'Mick Mahoney is a young Aboriginal stockman standing trial for the murder of his darling missus, Mary, in front of a jury that doesn't seem to like the look of him. He casts his mind back to the week before his eighth birthday when he and his little sisters were stolen by 'the Catcher Lady' for their only sin, their original sin: part-white ancestry. But that all happened way back when his mother's Irish great, great grandfather married a gin, a full-blood Aboriginal woman, and fathered a family of half-castes. They were neither blacks nor whites yet it was reason enough to give the government fellas an excuse to kidnap Mick and his sisters and make them spend the rest of their childhood in the children's homes where their aboriginality was to be driven out of them like the devil.

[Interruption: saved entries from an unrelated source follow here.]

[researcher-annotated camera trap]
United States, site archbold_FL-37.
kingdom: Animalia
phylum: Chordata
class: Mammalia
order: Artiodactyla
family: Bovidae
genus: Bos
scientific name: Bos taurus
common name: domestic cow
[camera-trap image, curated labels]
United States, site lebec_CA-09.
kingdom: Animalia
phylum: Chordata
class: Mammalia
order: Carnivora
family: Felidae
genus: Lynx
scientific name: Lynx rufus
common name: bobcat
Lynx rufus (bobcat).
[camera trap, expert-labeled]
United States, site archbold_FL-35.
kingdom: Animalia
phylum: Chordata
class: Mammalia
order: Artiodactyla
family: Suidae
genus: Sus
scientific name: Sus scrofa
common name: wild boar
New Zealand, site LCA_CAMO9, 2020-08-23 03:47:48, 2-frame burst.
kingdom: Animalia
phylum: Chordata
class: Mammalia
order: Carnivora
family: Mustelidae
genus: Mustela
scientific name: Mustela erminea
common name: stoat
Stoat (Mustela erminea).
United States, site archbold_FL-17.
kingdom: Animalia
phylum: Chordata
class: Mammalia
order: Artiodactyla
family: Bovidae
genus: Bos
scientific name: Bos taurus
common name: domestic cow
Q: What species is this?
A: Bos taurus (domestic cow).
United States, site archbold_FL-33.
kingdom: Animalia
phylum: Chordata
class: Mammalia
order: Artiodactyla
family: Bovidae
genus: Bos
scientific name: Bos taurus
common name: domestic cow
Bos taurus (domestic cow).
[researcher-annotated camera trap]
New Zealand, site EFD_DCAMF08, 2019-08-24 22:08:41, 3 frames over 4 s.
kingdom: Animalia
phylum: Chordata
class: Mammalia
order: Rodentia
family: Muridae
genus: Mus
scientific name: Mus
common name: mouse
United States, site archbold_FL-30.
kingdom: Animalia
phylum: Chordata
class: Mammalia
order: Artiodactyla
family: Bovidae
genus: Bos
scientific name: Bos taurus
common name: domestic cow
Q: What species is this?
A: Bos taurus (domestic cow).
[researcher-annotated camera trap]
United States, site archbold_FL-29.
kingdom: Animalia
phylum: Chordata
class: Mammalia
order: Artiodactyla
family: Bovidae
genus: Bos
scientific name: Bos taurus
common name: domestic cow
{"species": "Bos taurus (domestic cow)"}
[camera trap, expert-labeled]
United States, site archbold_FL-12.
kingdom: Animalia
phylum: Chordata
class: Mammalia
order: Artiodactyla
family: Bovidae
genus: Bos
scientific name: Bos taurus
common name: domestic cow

It was over a year ago when Mick left the Hat Head Surf Club reunion with too many beers under his belt and Mary wanted him to stop at the derelict boys' home on their way home to show her first-hand why it was all so terrible bad there. He should never have mentioned that mongrel of a place to her. When he woke the next morning, two burly detectives busted down his front door and slapped him round, trying to get him to confess to pushing Mary into the dry swimming pool at the boys' home on purpose like and splitting her head open cause he's a no-hoper black fella that can't hold his grog.
But the coppers and all the lawyer fellas prosecuting him have got it all wrong, dead set wrong. The only hope Mick has of any salvation in this life is to place himself in the hands of the two young lawyer fellas Aboriginal Legal sent and the priest fella that's the new chaplain at Grafton Gaol, where Mick's waiting for his appeal to come up cause that bunch of old sulphur crested cockatoos on the jury never believed a word of his story. It'll take a year for the appeal to come on, way down in Sydney. So Mick's got to just bide his time: serve out his punishment for a crime he never committed.' (From the publisher's website.)
Epigraph: This book does not aim to be a work of art, an object detached from an author and from the world, pursuing in the sky its lonely flight. I could have told of my past life in another tone, in other words. I have made it sound heroic because I have within me what is needed to do so, lyricism. My concern for coherence makes it my duty to carry on my adventure in the tone of my book. It will have served to define the indications which my past presents; I have laid my finger, heavily and many times, on poverty and punished crime. It is toward these that I shall go. Not with the premeditated intention of finding them, in the manner of the Catholic saints, but slowly, without trying to evade the fatigues and horrors of the venture.
But am I being clear? It is not a matter of applying a philosophy of unhappiness. Quite the contrary. The prison - let us name that place in both the world and the mind - toward which I go offers me more joys than your honours and festivals. Nevertheless, it is these which I shall seek. I aspire to your recognition, your consecration.
Jean Genet, Journal du Voleur, 1949 - the English translation (The Thief's Journal), 1964, with foreword by Jean-Paul Sartre.